Laurence Freeman osb, extrait de La Lettre de Laurence, Bulletin trimestriel de la CMMC, 2010-4/2011-1, pp. 4-5.
Il n’y a ni Juif ni Grec, il n’y a ni esclave ni homme libre, il n’y a ni homme ni femme ; car tous vous ne faites qu’un dans le Christ Jésus (Gal 3, 28). Cette intuition typique de Paul mêle le social au mystique. Comme les paroles de Jésus lui-même, elle sape toutes les structures de pouvoir qui absolutisent les distinctions entre les êtres – la caste, la classe, les systèmes religieux, économiques ou culturels dans lesquels nous vivons localement. Elle confronte l’environnement sûr du local aux vues troublantes et enivrantes du planétaire où les horizons s’effondrent sur eux-mêmes. En tombant, ils font émerger l’universel, qui est toujours une manière de voir plutôt qu’un objet de perception. […]
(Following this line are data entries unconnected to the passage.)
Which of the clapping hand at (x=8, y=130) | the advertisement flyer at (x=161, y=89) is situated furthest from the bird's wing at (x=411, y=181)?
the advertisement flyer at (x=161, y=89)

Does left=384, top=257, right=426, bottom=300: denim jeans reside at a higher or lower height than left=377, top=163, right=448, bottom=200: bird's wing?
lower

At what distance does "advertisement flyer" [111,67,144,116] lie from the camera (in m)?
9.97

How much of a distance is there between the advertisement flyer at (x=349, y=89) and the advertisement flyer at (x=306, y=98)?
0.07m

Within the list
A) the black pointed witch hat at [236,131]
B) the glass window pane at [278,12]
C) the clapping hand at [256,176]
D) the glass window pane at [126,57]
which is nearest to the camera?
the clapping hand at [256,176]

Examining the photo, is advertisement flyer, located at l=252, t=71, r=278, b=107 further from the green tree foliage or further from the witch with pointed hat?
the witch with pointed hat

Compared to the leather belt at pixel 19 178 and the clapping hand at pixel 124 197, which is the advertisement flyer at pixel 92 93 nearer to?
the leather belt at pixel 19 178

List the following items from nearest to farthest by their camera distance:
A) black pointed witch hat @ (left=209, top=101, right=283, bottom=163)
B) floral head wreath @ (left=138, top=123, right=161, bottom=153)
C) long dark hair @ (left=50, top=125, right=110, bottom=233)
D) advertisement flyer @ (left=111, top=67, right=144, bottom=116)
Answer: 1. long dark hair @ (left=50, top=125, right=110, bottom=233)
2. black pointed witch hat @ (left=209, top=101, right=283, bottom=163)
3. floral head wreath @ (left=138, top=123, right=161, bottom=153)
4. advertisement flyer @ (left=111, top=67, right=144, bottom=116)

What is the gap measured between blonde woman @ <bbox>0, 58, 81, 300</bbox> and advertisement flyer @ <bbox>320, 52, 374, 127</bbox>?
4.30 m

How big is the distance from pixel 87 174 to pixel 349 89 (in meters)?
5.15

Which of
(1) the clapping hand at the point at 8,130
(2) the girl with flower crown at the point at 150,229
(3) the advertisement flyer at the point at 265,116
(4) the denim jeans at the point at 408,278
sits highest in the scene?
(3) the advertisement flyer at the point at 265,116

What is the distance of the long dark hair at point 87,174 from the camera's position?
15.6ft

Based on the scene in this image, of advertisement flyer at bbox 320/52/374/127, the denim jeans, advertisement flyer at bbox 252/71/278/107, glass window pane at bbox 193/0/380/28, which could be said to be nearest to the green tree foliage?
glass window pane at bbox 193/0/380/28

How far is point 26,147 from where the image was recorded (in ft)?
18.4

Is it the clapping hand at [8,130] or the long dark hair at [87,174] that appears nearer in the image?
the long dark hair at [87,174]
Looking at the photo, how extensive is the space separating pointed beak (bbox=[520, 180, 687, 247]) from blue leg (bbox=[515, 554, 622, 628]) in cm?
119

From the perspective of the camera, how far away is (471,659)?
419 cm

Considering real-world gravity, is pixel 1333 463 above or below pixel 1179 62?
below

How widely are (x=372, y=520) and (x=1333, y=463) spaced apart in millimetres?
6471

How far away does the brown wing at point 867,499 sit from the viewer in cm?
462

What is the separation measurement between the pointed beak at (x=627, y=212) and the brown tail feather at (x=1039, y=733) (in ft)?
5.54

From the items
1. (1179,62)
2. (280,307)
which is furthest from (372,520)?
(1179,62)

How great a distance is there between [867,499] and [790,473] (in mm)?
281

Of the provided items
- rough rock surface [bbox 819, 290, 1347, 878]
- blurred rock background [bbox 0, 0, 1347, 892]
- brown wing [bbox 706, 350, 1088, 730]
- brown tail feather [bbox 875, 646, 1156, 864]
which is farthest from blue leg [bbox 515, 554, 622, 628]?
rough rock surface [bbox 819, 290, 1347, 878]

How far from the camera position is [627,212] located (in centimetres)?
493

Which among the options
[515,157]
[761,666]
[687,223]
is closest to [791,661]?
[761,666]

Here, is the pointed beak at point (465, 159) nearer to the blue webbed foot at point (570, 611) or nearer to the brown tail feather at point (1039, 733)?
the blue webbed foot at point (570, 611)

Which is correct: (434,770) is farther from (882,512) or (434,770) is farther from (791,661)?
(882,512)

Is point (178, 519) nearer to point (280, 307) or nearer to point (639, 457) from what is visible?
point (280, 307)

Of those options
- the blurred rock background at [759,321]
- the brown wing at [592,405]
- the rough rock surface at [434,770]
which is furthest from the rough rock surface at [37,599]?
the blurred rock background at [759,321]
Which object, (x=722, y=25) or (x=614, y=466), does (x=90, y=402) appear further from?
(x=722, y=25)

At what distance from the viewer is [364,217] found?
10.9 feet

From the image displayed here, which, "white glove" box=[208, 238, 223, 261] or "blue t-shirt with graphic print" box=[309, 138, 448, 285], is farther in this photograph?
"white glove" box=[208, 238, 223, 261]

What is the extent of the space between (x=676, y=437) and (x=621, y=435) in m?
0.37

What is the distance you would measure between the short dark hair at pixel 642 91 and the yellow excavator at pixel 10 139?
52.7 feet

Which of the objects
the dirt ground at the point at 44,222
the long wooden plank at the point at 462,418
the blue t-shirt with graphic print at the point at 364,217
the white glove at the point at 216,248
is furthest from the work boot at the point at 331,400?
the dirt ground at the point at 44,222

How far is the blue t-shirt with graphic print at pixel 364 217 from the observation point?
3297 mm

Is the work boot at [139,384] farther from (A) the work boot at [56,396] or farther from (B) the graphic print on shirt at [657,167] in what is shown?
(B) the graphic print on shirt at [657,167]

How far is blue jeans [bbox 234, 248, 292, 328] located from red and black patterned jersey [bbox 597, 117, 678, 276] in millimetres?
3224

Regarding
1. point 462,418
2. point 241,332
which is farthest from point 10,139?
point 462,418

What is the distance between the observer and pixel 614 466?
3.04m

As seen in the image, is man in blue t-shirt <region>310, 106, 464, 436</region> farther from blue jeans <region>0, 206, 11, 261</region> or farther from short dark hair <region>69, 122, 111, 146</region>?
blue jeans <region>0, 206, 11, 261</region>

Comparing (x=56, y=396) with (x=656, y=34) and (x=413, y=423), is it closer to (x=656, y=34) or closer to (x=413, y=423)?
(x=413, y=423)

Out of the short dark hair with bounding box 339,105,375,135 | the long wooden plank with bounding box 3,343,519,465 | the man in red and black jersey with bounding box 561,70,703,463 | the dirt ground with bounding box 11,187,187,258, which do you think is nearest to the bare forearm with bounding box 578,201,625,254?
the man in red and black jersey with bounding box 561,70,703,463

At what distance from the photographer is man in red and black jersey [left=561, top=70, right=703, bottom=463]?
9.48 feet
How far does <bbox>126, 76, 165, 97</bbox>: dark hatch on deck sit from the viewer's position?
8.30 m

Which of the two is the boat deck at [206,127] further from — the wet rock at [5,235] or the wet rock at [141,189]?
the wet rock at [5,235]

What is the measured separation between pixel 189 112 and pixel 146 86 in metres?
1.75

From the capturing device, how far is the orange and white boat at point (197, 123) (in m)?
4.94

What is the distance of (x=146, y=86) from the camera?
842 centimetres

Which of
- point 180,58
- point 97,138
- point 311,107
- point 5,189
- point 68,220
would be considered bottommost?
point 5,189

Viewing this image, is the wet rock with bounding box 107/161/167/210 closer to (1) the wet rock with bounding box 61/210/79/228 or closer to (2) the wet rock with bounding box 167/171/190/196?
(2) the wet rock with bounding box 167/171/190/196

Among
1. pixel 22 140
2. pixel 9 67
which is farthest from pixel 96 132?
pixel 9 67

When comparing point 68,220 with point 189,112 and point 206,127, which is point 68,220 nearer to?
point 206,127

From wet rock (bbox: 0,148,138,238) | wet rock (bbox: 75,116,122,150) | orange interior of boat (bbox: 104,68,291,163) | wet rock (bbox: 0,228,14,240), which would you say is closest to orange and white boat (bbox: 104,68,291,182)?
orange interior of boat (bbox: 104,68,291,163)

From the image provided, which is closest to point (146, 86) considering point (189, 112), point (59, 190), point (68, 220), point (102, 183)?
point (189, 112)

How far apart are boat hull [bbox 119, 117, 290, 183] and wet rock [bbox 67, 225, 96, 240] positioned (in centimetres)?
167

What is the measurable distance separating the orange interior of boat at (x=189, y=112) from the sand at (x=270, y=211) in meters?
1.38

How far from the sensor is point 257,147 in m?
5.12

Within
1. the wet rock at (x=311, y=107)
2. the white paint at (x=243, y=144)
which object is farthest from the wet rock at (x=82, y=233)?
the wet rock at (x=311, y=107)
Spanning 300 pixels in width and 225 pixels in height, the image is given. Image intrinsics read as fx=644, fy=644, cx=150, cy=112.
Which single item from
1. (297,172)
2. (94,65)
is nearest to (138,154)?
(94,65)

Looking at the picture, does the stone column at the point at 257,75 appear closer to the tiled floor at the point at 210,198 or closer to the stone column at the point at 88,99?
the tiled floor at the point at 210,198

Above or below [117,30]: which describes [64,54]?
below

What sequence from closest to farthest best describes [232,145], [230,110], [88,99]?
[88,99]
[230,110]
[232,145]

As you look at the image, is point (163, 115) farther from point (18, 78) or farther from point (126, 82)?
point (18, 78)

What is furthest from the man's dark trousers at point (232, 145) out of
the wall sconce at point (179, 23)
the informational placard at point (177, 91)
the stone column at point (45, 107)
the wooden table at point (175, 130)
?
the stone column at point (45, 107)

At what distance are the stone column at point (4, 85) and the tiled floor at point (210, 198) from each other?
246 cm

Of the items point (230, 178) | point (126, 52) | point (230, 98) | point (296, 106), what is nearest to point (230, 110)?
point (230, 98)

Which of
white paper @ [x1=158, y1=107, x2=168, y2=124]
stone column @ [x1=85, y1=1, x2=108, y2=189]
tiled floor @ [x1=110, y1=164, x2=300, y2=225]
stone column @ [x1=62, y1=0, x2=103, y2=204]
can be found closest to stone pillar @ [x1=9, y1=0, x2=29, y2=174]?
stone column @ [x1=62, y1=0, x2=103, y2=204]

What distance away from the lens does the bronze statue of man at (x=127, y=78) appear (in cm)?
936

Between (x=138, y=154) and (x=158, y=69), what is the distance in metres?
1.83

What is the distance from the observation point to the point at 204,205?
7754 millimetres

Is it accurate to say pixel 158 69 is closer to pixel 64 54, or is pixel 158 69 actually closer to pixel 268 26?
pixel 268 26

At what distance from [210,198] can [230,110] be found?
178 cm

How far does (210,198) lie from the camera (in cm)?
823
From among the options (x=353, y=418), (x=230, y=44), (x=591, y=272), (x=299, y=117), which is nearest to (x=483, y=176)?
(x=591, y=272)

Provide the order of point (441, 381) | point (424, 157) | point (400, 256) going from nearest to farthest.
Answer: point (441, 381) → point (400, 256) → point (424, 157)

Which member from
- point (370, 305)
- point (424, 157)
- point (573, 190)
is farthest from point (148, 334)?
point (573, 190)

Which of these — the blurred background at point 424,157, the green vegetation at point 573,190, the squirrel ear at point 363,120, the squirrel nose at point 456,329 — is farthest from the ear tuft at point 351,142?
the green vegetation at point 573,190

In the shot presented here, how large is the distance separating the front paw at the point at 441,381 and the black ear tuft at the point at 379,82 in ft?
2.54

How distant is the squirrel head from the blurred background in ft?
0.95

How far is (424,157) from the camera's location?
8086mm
Rencontrer le Christ ressuscité, cosmique, c’est être « en Christ ». Comme cela apparaît clairement dans les récits de résurrection, il ne peut être touché comme un objet ou simplement regardé. Dès que nous essayons de le faire, il disparaît. Il a besoin d’être vu et nous ne pouvons le voir que depuis ce niveau de conscience que l’expression « en Christ » tente de décrire. Il est plus facile de décrire les effets de cette expérience que la manière dont elle se produit. Ainsi, Paul, qui avait fait personnellement cette expérience et en avait été, selon ses propres termes, transformé, nous déclare que : « Si donc quelqu’un est dans le Christ, c’est une création nouvelle : l’être ancien a disparu, un être nouveau est là. » (2 Cor 5, 17)
La résurrection nous renvoie dans ce monde d’une manière nouvelle, avec une nouvelle vision et une nouvelle compréhension. La nouvelle création est une façon de vivre dans le monde, libéré des vieilles compulsions, de l’addiction à la violence en tant que mode de résolution des conflits, et des schémas répétés d’oppression et d’exploitation qui ont abouti à la crise actuelle.
La difficulté pour un chrétien contemporain, c’est qu’identifier la crise au mystère chrétien ne signifie pas que l’on résout le problème en baptisant tout le monde. Ou, si l’on reprend les mots tels qu’ils sont écrits, « allez et baptisez toutes les nations » fait référence à une insertion dans une manière de voir qui vient à ceux qui sont « en Christ » dans le sens le plus universel et le plus inclusif de la sainteté nouvelle. Pour les chrétiens modernes, le sens de la mission a changé à cause des changements intervenus dans le monde et de la direction qu’il prend. Quiconque prend part à sa mesure à la résolution d’une crise en sort transformé. L’identité chrétienne évolue également – en fait, s’enrichit et s’élève – lorsque nous risquons notre foi dans une réelle rencontre avec les problèmes du monde. Se tenir au-dessus de la mêlée, juger depuis une position de supériorité, ne procure qu’une mentalité de forteresse ; on aboutit au fondamentalisme et à l’exclusivisme qui, finalement, détruisent la foi parce qu’ils érodent la compassion. Mais croire en une création nouvelle et non en une autre création signifie que nous pouvons contribuer à faire basculer la crise collective vers l’espoir et le changement positif plutôt que vers le désespoir et la catastrophe.
Après la méditation
Rumi, “One Song”, extrait de The Soul of Rumi: A New Collection of Ecstatic Poems, New York, Harper & Collins, 2001, p. 47.
UN CHANT
L’objet de la louange est un, de même la louange est une,
beaucoup de cruches étant versées
dans un bol immense. Toutes les religions, tous ces chants,
un seul chant.
Les différences ne sont qu’illusion et vanité. La lumière du soleil
a l’air un peu différente
sur ce mur-ci de ce qu’elle paraît sur ce mur-là, et bien plus différente
sur cet autre mur, mais
c’est toujours la même lumière. Nous avons emprunté ces vêtements, ces
personnalités de temps et d’espace,
à une lumière, et en louant, nous les reversons en elle.